Four Steps for Ending Team Back-Biting
In his fascinating TED talk, “How to Start Changing an Unhealthy Work Environment”, psychotherapist Glen Rolfsen suggests that the best way to transform a toxic work environment is to put the kibosh on “back-biting”.
That sounds great, but what exactly is back-biting?
According to Wikipedia, backbiting refers to “slandering someone in their absence — to bite them behind their back.” The term originally references “an unsporting attack from the rear in the blood sport of bear-baiting.”
Not having attended a bear-bating session myself, I’ll define back biting as simply talking negatively about someone when they’re not physically in the room with you. It’s roughly equivalent to gossip, one of the more common behaviours in human society.
So why do we backbite?
Lots of reasons. We might backbite someone as an emotional release after a confrontation with them. By insulting and diminishing our enemy together with a confidant, we restore our own self-esteem. At the same time, we establish a bond with our confidant, especially if they’re receptive to our hostile comments. The enemy of my enemy quickly becomes my friend. And of course, as the purveyor of juicy gossip, we immediately become more “interesting” — at least in the short term.
On the flip side, back-biting can quickly devolve from a one-off emotional release to an office-wide, destructive habit, where everyone is gossiping and back-biting each other the second anyone leaves the room.

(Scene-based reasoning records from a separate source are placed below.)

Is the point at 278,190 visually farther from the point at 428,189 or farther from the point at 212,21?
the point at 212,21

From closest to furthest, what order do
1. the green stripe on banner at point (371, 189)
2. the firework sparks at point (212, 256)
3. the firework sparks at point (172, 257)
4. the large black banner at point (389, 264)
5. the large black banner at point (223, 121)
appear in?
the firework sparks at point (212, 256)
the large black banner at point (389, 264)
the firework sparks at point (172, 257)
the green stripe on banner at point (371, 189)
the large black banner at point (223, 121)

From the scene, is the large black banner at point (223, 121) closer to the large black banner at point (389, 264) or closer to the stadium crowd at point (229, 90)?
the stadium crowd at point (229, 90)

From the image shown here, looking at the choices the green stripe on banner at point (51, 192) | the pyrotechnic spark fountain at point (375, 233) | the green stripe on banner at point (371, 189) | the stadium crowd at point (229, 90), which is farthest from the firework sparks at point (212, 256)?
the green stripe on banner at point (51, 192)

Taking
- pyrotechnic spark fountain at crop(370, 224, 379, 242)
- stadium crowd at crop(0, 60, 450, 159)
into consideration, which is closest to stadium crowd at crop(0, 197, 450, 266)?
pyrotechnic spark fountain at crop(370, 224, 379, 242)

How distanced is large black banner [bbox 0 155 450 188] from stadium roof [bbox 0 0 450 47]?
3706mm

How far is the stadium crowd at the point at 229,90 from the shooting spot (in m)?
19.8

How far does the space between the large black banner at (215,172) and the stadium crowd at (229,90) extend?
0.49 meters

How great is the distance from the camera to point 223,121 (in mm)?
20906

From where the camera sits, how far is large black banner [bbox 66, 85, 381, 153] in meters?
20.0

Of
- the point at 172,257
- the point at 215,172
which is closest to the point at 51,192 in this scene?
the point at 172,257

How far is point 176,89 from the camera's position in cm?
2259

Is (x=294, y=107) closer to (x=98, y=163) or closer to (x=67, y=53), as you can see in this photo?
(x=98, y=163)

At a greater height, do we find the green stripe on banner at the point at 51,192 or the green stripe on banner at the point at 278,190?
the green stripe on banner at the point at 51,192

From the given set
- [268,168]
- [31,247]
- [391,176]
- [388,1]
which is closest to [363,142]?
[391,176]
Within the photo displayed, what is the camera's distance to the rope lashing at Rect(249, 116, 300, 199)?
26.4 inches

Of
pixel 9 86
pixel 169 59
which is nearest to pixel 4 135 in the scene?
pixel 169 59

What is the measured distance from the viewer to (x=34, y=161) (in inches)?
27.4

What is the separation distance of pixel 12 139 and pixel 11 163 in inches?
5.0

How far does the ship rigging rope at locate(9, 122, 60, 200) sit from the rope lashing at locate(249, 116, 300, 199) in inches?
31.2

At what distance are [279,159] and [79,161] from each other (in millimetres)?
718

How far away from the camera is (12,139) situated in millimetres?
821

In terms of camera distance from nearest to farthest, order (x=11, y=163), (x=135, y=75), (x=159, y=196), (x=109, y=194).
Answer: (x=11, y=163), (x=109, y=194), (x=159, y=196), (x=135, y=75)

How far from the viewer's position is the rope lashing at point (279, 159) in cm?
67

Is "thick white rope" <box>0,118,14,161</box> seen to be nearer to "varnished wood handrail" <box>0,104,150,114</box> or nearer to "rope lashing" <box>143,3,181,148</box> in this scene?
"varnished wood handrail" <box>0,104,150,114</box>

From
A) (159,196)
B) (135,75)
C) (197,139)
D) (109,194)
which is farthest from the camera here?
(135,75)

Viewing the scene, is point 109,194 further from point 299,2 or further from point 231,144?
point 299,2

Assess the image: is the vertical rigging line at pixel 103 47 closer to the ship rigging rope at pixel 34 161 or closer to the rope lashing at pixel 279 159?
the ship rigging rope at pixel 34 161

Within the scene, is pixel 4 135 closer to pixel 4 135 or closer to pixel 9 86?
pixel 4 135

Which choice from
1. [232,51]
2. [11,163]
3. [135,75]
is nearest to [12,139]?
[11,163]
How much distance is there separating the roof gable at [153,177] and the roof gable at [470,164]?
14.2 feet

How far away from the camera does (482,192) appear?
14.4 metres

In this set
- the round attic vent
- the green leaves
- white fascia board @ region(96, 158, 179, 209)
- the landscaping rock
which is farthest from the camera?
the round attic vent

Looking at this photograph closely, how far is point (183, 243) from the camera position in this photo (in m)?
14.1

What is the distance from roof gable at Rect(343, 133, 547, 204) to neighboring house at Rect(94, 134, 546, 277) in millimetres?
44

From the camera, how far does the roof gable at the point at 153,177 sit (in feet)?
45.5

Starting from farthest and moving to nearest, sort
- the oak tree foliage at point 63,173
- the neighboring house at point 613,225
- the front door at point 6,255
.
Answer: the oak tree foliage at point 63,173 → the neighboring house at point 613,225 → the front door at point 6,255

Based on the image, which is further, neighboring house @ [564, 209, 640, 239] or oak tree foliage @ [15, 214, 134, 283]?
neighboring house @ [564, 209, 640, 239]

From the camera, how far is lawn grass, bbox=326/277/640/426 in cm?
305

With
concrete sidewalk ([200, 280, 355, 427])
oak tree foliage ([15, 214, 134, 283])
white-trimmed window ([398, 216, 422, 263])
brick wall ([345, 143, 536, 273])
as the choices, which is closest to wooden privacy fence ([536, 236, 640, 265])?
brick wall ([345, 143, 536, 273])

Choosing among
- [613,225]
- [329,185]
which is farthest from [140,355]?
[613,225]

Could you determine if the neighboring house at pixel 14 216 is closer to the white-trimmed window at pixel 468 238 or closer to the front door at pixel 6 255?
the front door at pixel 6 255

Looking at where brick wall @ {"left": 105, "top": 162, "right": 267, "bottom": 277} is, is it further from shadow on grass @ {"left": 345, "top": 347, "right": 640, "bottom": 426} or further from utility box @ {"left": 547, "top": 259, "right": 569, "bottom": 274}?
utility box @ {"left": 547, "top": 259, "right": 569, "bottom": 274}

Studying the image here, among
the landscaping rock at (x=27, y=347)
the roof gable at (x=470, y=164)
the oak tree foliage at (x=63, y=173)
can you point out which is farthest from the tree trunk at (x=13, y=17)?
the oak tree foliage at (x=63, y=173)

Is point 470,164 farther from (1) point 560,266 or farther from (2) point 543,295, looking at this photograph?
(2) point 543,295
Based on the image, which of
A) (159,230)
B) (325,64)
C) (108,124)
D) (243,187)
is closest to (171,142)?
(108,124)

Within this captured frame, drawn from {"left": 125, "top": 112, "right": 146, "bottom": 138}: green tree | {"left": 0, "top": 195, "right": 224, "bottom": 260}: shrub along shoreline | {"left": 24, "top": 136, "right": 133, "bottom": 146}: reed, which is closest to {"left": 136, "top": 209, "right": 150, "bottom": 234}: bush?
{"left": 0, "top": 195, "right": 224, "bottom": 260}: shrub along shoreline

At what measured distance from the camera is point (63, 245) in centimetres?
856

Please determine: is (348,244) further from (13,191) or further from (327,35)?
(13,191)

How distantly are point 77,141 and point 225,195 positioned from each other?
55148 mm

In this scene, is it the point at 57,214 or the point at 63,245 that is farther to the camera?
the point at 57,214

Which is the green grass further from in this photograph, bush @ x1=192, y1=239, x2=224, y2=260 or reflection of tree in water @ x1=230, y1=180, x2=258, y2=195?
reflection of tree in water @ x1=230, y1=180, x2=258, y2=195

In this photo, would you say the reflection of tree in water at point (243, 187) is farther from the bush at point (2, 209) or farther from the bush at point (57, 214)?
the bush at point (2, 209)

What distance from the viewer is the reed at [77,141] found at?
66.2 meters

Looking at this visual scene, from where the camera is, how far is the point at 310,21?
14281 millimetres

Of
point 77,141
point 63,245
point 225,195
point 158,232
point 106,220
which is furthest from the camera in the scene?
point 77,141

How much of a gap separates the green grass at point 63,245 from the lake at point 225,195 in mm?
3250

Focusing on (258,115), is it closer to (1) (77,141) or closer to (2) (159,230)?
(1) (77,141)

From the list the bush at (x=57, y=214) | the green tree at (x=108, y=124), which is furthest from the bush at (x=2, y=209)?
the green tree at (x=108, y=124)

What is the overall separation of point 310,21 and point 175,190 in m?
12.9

In the Bahá’í Faith, as well as Christianity, Islam and Judaism, backbiting is considered a sin. The Koran compares back-biting, again according to Wikipedia, to “the act of eating the flesh of one’s dead brother.” Now there’s a nice image for you!
Clearly back biting can be absolutely toxic in the workplace (and elsewhere), but how do you stop it?
Rolfsen apparently tried just about everything at his own work place: conflict resolution, group discussion, individual interviews, and even leadership coaching. Nothing worked.
Eventually he came up with this 4-step process that I’d like to share with you:
1) Gather your group together and ask them the question: “Do you believe backbiting happens here?” This is an important first step. There’s no chance of behavioural change if people are in denial about the problem.
2) Define backbiting. Rolfsen employed what he called the Socratic Triple Filter Test, asking the group:
- “Do you know if what you’re going to tell me is true?”
- “Is it anything good you’re going to tell me about my friend?”
- “Is it useful?”
If a statement is untrue or ambiguous, does nothing good and is not useful, it’s probably back biting.
3) Ask the question, “Would you like to work in a team where there is no backbiting?”
4) Once you have buy-in, the final step is to challenge your team to an ambitious project: Starting from the new year, there will be no backbiting for 6 months! Write “Gossip2019” on a clipboard and have everyone sign it. Then, every week, you ask people, “How are we doing on Gossip 2019?”
According to Rolfsen, this really works! Absenteeism goes down, friction decreases, and productivity goes up
In our current world of bullying and incivility, Rolfsen’s method sounds like a worthy experiment. I’m going to try it with my team this January. Care to join me?